Set down, please, without alteration, the lines of the entries below from the first through the one containing "px: (398, 331)".

[EXERCISE INPUT Boundary: Start]

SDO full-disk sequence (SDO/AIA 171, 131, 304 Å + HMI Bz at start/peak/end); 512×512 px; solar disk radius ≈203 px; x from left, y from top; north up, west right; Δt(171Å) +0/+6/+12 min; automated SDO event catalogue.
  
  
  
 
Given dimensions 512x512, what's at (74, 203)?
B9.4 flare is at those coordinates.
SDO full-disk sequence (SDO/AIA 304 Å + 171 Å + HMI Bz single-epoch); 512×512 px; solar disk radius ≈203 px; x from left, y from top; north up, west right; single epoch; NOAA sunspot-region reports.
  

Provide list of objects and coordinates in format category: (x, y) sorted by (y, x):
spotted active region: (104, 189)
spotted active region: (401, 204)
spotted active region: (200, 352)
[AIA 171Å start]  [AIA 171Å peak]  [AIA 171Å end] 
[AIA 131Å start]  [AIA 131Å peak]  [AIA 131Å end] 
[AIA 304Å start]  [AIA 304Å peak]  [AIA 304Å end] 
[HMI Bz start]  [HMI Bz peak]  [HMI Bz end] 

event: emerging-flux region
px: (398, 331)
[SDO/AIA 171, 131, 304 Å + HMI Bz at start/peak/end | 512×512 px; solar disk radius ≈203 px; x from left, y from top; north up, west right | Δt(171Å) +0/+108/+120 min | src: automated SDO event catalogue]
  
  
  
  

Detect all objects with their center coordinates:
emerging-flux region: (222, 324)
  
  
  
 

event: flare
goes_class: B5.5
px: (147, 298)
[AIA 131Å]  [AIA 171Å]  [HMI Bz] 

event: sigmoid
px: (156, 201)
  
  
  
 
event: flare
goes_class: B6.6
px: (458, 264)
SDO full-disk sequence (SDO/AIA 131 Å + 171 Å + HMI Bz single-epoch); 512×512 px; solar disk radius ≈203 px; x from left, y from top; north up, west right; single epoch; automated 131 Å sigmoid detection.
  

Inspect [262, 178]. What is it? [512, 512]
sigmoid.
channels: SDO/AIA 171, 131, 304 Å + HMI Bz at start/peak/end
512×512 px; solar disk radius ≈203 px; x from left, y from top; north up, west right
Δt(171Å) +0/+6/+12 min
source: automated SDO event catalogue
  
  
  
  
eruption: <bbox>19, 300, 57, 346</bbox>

[EXERCISE INPUT Boundary: End]

- _ANSWER SPACE_:
SDO full-disk sequence (SDO/AIA 171, 131, 304 Å + HMI Bz at start/peak/end); 512×512 px; solar disk radius ≈203 px; x from left, y from top; north up, west right; Δt(171Å) +0/+6/+12 min; automated SDO event catalogue.
  
  
  
 
Given dimensions 512x512, what's at (74, 203)?
B9.4 flare is at those coordinates.
SDO full-disk sequence (SDO/AIA 304 Å + 171 Å + HMI Bz single-epoch); 512×512 px; solar disk radius ≈203 px; x from left, y from top; north up, west right; single epoch; NOAA sunspot-region reports.
  

Provide list of objects and coordinates in format category: (x, y) sorted by (y, x):
spotted active region: (104, 189)
spotted active region: (401, 204)
spotted active region: (200, 352)
[AIA 171Å start]  [AIA 171Å peak]  [AIA 171Å end] 
[AIA 131Å start]  [AIA 131Å peak]  [AIA 131Å end] 
[AIA 304Å start]  [AIA 304Å peak]  [AIA 304Å end] 
[HMI Bz start]  [HMI Bz peak]  [HMI Bz end] 

event: emerging-flux region
px: (398, 331)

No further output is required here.